Le Liban et la Syrie mettent en place des comités bilatéraux pour traiter des dossiers sensibles: les Libanais portés disparus en Syrie, les prisonniers syriens détenus au Liban et la délimitation de leur frontière commune. Officiellement annoncée le 1ᵉʳ septembre 2025, cette initiative marque un tournant dans des relations longtemps marquées par des tensions.
Le Liban et la Syrie ont annoncé la création de deux comités conjoints chargés de traiter trois dossiers sensibles: les Libanais portés disparus en Syrie, les prisonniers syriens détenus au Liban et la délimitation de la frontière commune. L’annonce a été faite le 1ᵉʳ septembre 2025, lors de la visite à Beyrouth d’une délégation syrienne composée d’anciens ministres et du président de la Commission nationale syrienne pour les disparus.
Les Libanais disparus: un passé toujours présent
La question des Libanais disparus en Syrie reste une des blessures les plus profondes de l’histoire récente du pays. Depuis la guerre civile libanaise (1975-1990) et l’occupation syrienne (1976-2005), des milliers de Libanais ont été enlevés ou emprisonnés, souvent sans procès ni information sur leur sort. Selon l’ONG SOLIDE, environ 650 Libanais seraient encore portés disparus en Syrie. Les familles, réunies au sein d’associations comme le Comité des familles des personnes kidnappées et disparues au Liban, n’ont cessé de réclamer des réponses. Quelques libérations ont eu lieu ces dernières années, mais de nombreux cas demeurent sans solution.

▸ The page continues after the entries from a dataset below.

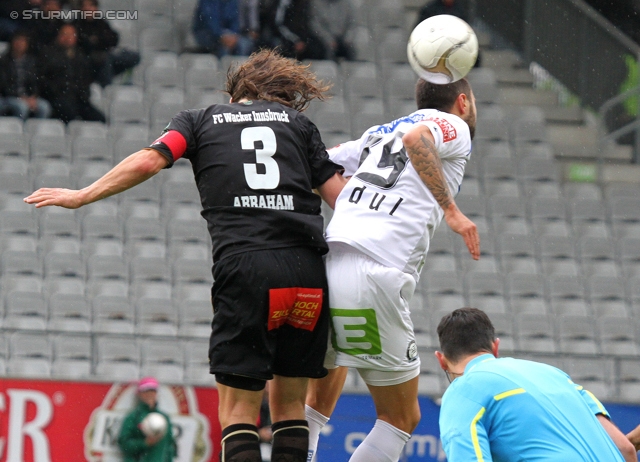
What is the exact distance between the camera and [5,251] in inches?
424

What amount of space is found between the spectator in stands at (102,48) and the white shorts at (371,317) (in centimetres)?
848

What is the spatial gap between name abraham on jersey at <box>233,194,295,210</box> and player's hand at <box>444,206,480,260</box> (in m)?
0.69

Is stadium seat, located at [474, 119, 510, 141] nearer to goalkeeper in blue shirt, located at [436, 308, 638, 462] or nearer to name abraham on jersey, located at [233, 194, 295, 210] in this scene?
name abraham on jersey, located at [233, 194, 295, 210]

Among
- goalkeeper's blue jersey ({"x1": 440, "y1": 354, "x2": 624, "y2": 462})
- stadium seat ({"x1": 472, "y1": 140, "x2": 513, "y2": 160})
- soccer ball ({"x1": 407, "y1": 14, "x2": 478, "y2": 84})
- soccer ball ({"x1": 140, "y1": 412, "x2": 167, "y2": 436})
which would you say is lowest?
soccer ball ({"x1": 140, "y1": 412, "x2": 167, "y2": 436})

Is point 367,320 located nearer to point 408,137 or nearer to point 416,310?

La création du comité bilatéral constitue donc un espoir fragile, visant à enquêter sur les disparitions, examiner les archives des prisons syriennes, interroger d’anciens responsables et coordonner avec les familles. Des tests ADN sont également envisagés pour identifier les restes retrouvés.
Face aux critiques récurrentes des familles dénonçant un manque de transparence et de volonté politique, le gouvernement libanais affirme avoir placé cette question au cœur des discussions avec Damas. Beyrouth dit reconnaître la souffrance des familles et leur droit à la vérité, et assure que tous les efforts seront déployés pour obtenir le retour des disparus susceptibles d’être retrouvés vivants sur le territoire syrien, selon plusieurs sources.
L’autre côté de la situation
Du côté syrien, environ 2.000 ressortissants sont actuellement détenus au Liban, dont près de 800 pour des motifs liés à la sécurité. Le dossier a pris une nouvelle dimension avec la visite récente d’une délégation sécuritaire et judiciaire libanaise à Damas, qui a marqué une étape importante dans les discussions, selon des sources médiatiques locales. L’objectif de ces rencontres est double: traiter en priorité le sort des prisonniers islamistes arrêtés lors des événements de Dennieh (2000) et de Nahr el-Bared (2007) et clarifier le cadre juridique des extraditions à la lumière des accords bilatéraux existants.
La Syrie souhaite obtenir le rapatriement de prisonniers syriens considérés comme des opposants au régime précédent, tandis que le Liban refuse d’extrader ceux impliqués dans le meurtre de militaires libanais ou autres assassinats politiques. Selon les autorités libanaises, tous les grands crimes tels que les assassinats et les actes de terrorisme ne feront pas l’objet d’extradition. Seules d’autres catégories de crimes seront examinées au fur et à mesure du processus. Une liste officielle de prisonniers devrait être remise prochainement par la partie syrienne lors de la deuxième réunion des comités à Beyrouth.
La frontière commune
Quant au second comité, il aura pour mission de mener un travail technique de démarcation officielle de la frontière entre le Liban et la Syrie, qui n’est pas entièrement délimitée, une situation favorisant la contrebande, l’occupation informelle de certaines zones et les tensions locales. Il proposera également des mesures pour renforcer la sécurité le long de la frontière, tout en respectant les intérêts des populations locales.
La création de ces comités intervient dans un contexte politique inédit, marqué par la chute du régime de Bachar el-Assad et l’arrivée au pouvoir du président par intérim, Ahmad al-Chareh, qui a promis d’ouvrir une nouvelle page avec Beyrouth. Si ces instances bilatérales parviennent à des résultats concrets, elles pourraient représenter une étape majeure vers la normalisation des relations entre le Liban et la Syrie et constituer un modèle pour la résolution d’autres différends régionaux. Cependant, les défis restent nombreux, notamment la transparence, le respect des droits humains et l’application effective des décisions prises.